All Souls

Nonfiction by | November 21, 2010

A week after November first, my family visited my grandfather’s, uncle’s, and my mother’s graves. We decided not to go with the heavy flow of human traffic during the holiday, so we went a week after.

At the grave, my aunt and a few family members gathered around the graves to wipe clean a few smudges on the tombstone and took away some clutter along the sides. After which, they lighted candles, and as my other oriental tradition would suggest (Japanese). As all this was happening, I stood from afar, watching.

I didn’t help because there were already too many fixing and cleaning going on and I thought I would only slow the process down by adding my unnecessary hands.

I was reflecting, however, on all the motions happening in front of me.

I am not very traditional. I rarely visit my mother’s grave, and whenever I do, I think of the rarity of my visitations and feel no guilt. I know that nothing’s there anymore. She’s not even there anymore. She’s more alive in my bedroom, or in our living room, especially in our kitchen. But I, of course visit the grave, once in a while, for their sake.

Graves, stones, and memorials are symbols, even anniversaries. They are merely objects or solar revolutions with meanings attached to them. This I understand perfectly. Without the meanings, they are merely objects and solar revolutions. I have held tradition suspect most of my adolescent life, even now. I have always taken the logical and rational stance when confronted with them. In human societies, however, due to the limitedness of our comprehension of reality, we need something to see, to touch. Hence we have constructed symbols. On my end, I participate in the rituals that accompany these symbols because people are drawn to it. Tradition binds people, uniting them. I am no hater of traditions or symbols or people. I’d rather be loving than right, sometimes.

The same feeling I have with religion. I have held religion suspect for quite a long time now. I belong to one, though, but for practical purposes only. By practical I mean it has become a medium by which my expression of the spiritual becomes tangible. My attachments are very loose though. I filter its sermons, creeds, and endorsed practices with logic and love. My consolidated ideologies with Christ at its core has taught me that when you want to understand God more and more, coupled with the reflection of humanity and your own humanity, you seem to seek that truest, purest Essence.

I began as a zealot, a fundamentalist, an apologetic: a “defender of the faith.” In college, I explored Existentialism, Post-modernism, and a lot in between. I’ve flirted with atheism, and at a certain point in my life I became an agnostic. But I had always ended up returning to the Presence. The journey has brought me up to be a man of science (rational and logical) with faith of a kind (non-rational). Both are incommensurable, both express reality, and the Ultimate Reality, differently.

I need both.

Right now, I still have challenges in consolidating many worldviews. Society wants me to think they are contradictory, if not opposing. On my part, having explored a relatively significant amount of ideology, spirituality, and philosophy I have already noticed a pattern, a oneness in what this world has narrated.

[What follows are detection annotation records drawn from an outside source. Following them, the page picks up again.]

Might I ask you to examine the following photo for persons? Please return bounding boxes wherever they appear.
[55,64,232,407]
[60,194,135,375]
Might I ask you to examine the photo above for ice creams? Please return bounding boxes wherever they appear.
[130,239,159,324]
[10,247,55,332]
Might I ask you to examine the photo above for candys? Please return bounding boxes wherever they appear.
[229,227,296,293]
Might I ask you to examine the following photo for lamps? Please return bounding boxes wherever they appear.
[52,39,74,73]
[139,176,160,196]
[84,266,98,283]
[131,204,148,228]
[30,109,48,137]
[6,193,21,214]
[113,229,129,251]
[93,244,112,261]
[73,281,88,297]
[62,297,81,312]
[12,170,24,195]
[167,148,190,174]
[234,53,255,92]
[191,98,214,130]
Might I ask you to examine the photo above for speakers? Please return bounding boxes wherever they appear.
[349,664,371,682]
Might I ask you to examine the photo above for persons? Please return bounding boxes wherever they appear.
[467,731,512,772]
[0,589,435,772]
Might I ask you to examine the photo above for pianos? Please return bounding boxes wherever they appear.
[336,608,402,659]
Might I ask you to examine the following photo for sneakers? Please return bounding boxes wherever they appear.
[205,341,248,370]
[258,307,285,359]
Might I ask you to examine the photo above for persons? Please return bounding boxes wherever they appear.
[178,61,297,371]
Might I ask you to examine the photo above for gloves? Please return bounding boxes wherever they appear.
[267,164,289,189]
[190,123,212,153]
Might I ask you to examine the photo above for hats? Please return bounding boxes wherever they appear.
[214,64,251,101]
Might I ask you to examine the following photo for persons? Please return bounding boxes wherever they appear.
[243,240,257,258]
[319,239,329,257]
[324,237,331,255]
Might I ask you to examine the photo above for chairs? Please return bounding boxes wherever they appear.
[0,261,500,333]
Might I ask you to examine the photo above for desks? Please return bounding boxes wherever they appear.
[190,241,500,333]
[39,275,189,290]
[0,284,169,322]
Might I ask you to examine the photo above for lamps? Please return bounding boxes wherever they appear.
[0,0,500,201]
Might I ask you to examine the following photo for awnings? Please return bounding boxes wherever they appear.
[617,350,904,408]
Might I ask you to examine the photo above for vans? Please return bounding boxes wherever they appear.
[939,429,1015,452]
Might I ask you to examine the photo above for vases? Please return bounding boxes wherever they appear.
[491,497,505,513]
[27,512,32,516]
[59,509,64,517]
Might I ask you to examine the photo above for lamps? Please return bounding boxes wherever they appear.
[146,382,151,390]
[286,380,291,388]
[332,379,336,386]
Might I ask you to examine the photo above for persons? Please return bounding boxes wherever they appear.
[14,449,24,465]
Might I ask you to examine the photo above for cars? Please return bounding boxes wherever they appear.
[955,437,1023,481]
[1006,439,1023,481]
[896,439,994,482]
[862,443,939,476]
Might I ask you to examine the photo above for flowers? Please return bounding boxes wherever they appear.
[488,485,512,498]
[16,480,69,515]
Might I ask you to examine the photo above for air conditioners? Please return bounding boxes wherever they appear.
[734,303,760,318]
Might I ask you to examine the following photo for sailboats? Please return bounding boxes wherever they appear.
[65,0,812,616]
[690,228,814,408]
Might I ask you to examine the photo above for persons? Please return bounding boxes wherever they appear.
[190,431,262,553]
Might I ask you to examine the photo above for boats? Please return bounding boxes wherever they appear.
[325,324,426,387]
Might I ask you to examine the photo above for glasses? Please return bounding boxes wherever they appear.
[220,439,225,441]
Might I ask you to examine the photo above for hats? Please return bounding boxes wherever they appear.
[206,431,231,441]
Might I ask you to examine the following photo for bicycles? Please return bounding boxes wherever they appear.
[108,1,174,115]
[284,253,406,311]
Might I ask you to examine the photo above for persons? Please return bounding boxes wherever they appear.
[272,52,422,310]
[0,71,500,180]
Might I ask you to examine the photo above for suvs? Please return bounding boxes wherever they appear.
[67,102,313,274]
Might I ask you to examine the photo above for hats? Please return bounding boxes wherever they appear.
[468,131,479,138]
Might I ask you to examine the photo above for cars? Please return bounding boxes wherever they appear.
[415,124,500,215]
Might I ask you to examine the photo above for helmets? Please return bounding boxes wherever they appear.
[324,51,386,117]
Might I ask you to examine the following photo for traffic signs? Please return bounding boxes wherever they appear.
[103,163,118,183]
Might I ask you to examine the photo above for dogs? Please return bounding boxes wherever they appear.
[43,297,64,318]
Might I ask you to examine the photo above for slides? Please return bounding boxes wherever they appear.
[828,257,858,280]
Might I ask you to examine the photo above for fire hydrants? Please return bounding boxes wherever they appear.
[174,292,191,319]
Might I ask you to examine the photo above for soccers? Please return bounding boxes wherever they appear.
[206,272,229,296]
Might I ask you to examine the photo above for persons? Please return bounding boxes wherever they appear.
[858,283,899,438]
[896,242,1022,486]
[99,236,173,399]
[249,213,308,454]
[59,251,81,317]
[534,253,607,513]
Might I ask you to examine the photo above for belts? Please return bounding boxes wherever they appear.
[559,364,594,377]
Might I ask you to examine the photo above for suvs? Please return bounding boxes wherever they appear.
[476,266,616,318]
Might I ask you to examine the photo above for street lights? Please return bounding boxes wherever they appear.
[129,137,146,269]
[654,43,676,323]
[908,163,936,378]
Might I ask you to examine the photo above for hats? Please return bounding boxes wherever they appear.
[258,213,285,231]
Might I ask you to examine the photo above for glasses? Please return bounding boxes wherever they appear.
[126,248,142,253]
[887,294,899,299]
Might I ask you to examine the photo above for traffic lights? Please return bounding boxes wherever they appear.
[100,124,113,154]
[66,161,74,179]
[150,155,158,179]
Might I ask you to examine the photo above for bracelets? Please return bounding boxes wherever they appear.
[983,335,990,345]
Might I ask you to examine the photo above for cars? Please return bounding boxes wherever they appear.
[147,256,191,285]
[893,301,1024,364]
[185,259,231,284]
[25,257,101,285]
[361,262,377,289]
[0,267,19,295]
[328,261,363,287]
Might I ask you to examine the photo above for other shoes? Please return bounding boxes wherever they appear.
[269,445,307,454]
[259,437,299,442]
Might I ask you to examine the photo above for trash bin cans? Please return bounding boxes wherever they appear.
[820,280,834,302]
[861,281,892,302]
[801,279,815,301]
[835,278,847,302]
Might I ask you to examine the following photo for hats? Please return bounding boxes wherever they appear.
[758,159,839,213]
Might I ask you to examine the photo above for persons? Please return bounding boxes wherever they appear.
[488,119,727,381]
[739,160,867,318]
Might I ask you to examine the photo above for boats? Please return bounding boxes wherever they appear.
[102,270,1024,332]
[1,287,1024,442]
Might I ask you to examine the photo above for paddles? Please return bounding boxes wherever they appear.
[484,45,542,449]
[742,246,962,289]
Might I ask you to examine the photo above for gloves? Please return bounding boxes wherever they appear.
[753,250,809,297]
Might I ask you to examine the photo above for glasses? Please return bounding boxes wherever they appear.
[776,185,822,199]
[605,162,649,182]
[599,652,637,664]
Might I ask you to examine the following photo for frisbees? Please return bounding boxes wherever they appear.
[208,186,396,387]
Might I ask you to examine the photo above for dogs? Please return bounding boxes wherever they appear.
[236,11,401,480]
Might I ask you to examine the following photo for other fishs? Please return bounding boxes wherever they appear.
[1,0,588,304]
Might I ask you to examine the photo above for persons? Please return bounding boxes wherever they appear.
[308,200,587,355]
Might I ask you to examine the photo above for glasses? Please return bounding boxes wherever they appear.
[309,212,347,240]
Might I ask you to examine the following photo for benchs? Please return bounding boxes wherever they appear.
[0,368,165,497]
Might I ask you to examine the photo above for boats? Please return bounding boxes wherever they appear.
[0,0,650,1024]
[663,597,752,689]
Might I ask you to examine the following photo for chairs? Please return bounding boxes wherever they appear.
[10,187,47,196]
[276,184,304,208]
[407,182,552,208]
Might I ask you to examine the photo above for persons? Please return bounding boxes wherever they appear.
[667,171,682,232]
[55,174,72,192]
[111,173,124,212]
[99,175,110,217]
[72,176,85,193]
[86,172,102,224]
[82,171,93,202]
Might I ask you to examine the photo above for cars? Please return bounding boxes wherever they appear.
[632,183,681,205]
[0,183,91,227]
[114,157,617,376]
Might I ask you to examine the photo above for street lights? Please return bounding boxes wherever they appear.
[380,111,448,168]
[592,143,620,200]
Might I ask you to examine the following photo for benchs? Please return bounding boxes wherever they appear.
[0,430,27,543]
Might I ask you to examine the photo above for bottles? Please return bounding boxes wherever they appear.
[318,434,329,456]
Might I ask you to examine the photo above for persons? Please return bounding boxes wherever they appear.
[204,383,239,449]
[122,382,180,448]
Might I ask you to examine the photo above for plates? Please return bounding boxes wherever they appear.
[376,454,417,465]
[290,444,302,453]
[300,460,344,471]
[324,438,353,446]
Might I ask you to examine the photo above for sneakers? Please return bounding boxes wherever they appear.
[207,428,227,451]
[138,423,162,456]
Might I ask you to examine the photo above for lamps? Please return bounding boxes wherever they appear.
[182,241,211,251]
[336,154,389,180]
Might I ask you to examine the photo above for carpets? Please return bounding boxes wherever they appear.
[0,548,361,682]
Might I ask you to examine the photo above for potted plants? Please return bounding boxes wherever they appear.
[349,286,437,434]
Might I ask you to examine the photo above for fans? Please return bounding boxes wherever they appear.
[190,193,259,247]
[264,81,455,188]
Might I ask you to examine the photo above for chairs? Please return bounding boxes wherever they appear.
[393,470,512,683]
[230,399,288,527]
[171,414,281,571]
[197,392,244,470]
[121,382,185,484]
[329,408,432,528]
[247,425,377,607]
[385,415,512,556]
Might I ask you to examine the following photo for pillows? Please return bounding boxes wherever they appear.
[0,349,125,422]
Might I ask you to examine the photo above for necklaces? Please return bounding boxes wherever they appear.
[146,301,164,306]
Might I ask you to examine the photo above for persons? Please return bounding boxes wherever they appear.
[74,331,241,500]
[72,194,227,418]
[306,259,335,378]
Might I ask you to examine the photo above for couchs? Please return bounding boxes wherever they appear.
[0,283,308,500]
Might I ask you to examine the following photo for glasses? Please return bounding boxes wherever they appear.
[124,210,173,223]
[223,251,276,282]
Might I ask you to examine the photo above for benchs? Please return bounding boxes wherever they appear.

All these, while staring at a few members of my family and quietly observing the ground that covered the remains of people I once talked to and held in my heart. I reflected on naturalists and atheists, how they believe in the nonexistence of supernatural planes, such as the nonexistence of a soul, and de facto its non-endurance after death. After that thought, I said, quietly, “I have no proof of souls.”

My grandmother then told her househelp to pour water on the ground. “They’re said to be thirsty,” she noted. I looked at the ground getting darker as the water slowly seeped under it. “No harm done,” I thought. I actually wanted to pour the water myself.

We then left the graves. My dear family said goodbye and mentioned their names, as if to leave them.

I walked with my grandmother, holding her hand as we headed back to the car. I thought again of souls. “They’re with us,” I suddenly thought: first law of thermodynamics: “Energy can be neither created nor destroyed. It can only change forms.”

Then they’re still with us.

“A world without end…”

—-
Fritz Gerald M. Melodi is a graduate of BA Psychology with a minor in Philosophy from the Ateneo de Davao University.